It has been suggested that oxygen, although essential for survival of aerobic cells, should be regarded as a universal cellular poison. All organs and tissues of the body are susceptible to damage from oxygen free radical production. Nevertheless, in other organs receiving a high blood flow such as heart, kidney and liver, no toxicity has yet been detected in humans. It may be that CNS and pulmonary toxicity pre-empt its development in other organs.
Oxygen, in space flight exposures, has been shown to have a deleterious effect on red blood cells that is manifested by abnormal cell morphology and/or a decrease in circulating red blood cell mass. This may be caused by depression of erythropoiesis, inactivation of essential glycolytic enzymes or damage to red blood cell membranes resulting from peroxidation of membrane lipid. Mice studies show irreversible damage to haematopoietic stem cells after 24 hours of exposure to 100 per cent oxygen.
There have also been occasional reports of haemolytic episodes following hyperbaric oxygen exposure, but these seem to be related to individual idiosyncrasies such as specific enzyme defects.
In 1935 Behnke reported a reversible decrease in peripheral vision after oxygen breathing at 3.0 ATA. Lambertsen and Clarke demonstrated a progressive reduction in peripheral vision after 2.5 hours of breathing oxygen at 3.0 ATA that reached about 50 per cent after 3.5 hours. Recovery was complete after 45 minutes of air breathing.
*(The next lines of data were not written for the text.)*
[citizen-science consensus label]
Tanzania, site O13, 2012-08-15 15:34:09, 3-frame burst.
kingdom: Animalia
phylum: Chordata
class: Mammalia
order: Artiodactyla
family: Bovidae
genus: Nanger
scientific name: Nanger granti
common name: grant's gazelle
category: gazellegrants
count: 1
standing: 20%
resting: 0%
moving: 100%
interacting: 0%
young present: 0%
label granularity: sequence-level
Progressive myopic changes have been well documented during hyperbaric therapy, and they have also been noted in divers. Reversal of this myopic shift usually occurs within a few weeks, but could take many months. Changes are probably related to an effect on the crystalline structure of the lens. Butler and colleagues demonstrated a myopic shift after 15 days of hyperbaric oxygen therapy and approximately 45 hours of diving exposure to 1.3 ATA oxygen14.
Cataract formation has also been reported after extreme hyperbaric exposure (more than 100 treatment sessions), with lens opacities not completely reversible.
A reduction of the intraocular pressure may represent a toxic effect on the ciliary process. Retinal detachments, retinal micro-infarcts, changes in dark adaptation, photoreceptor damage and a decrease in the amplitude of the electroretinogram have all been recorded.
Other ocular effects of oxygen toxicity include retinopathy of prematurity in infants breathing supplemental oxygen. Initial retinal blanching resulting from vasoconstriction is followed by vessel obliteration and fibro-vascular proliferation, which may lead to retinal fibrosis and traction retinal detachments. Animal studies have demonstrated death of visual cells and retinal detachments on exposure to 0.9 to 3 ATA oxygen. Irreversible changes in the cornea and lens of guinea pigs develop after exposure to 3 ATA oxygen for between 4 and 16 hours.
Other disorders that may be affected by the hyperoxic-induced vasoconstriction include Raynaud’s phenomenon, Buerger’s disease and migraine. Risk of closure of the ductus arteriosus has been proposed in the foetus exposed to increased oxygen.
Serous otitis media has been noted in aviators exposed to high concentrations of oxygen. It results from absorption of oxygen from the middle ear. A syndrome related to the middle ear was described in US Navy divers breathing 100 per cent oxygen from semi-closed-circuit and closed-circuit diving equipment. The symptoms were fullness, popping or crackling sensation in the ear and a mild conductive hearing loss. On examination the most common finding was fluid in the middle ear. The syndrome was first noted after rising from a night’s sleep, not immediately after the dive itself, and it disappeared rapidly. There was no suggestion of barotrauma.
Repeated or long-term exposure to high levels of oxygen free radicals could be expected to enhance tumour development. A literature review including human and animal studies failed to support a possible cancer-causing effect of hyperbaric oxygen15.
It is likely that, as more sensitive methods of detection are used, evidence of oxygen toxicity in many other cells and organs will be observed.